For an illustrative example that shows the architectural problem, consider embedding an XHTML/XML chunk within an SVG chunk within an XHTML/XML document. Further, assume that the XHTML/XML pieces are styled either with CSS or XSL. Typically, the author (and the reader) would want consistent styling for all three pieces. For the styling to be consistent, both SVG and CSS/XSL must use the same properties for the same purpose. In addition to using the same properties, the interpretation of those properties must be the same in both SVG and in CSS/XSL (or one or the other piece may have no understanding of the property).

Without some measure of coordination, fragmentation across formatting properties seems inevitable. And that's not, to put it bluntly, a good thing. The TAG's resolution of this issue, "Consistency of Formatting Property Names, Values, and Semantics", drafted by Norm Walsh, establishes a sensible principle:

Formatting property names, values, and semantics must be consistent across all specifications. Whenever a working group suggests the creation of a new formatting property, or the addition of, or a change to, an existing formatting property's allowed values, the working group must show a strong justification for not using an existing formatting property or properties that are related to the proposed new property or value.

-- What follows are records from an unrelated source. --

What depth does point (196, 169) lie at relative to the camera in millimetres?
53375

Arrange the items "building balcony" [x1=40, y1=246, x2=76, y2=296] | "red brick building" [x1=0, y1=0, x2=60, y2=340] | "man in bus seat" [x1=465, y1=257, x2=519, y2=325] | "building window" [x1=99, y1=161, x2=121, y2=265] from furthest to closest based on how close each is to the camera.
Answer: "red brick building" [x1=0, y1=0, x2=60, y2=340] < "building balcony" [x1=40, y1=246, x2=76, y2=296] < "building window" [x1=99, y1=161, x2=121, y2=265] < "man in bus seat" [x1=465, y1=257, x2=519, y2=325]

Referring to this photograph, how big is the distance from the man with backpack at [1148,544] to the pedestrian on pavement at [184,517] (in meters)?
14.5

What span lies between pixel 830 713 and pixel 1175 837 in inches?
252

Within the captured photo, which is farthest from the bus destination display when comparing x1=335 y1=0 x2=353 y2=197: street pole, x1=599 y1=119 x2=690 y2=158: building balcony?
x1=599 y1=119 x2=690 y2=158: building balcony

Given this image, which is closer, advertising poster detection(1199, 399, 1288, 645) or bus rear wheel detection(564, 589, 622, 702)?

Clearly innovation on the web will create situations where new properties are required and existing properties will need to be extended. What we must avoid doing is changing the semantics of existing properties in ways that introduce unnecessary interoperability issues.

Lastly, Tim Berners-Lee suggested that the TAG consider the extent of XLink's applicability, particularly, whether xlink:href should be required for any URI parameter, for every URI parameter which points to a document hyperlinked for the present document, or whether it should be optional. For example, SVG uses xlink for referencing symbols, and it can also be used to embed images or other content within a document. After some debate as to the political implications of accepting this as an issue, the TAG did so. It remains to be assigned and is presently unresolved.

Conclusion

Each time I review the TAG's progress, I come away thinking that it's some kind of very low-grade miracle that, on the good days, the Web works as well as it does. The details do in fact matter, but they don't all matter equally. The Web's fundamentals seem as sound as ever, which is a good thing since, increasingly, some of the higher levels are murky and ill-conceived. Straightening out the details, answering the tough calls, and solving the corner cases can be thankless work, but someone has to do it.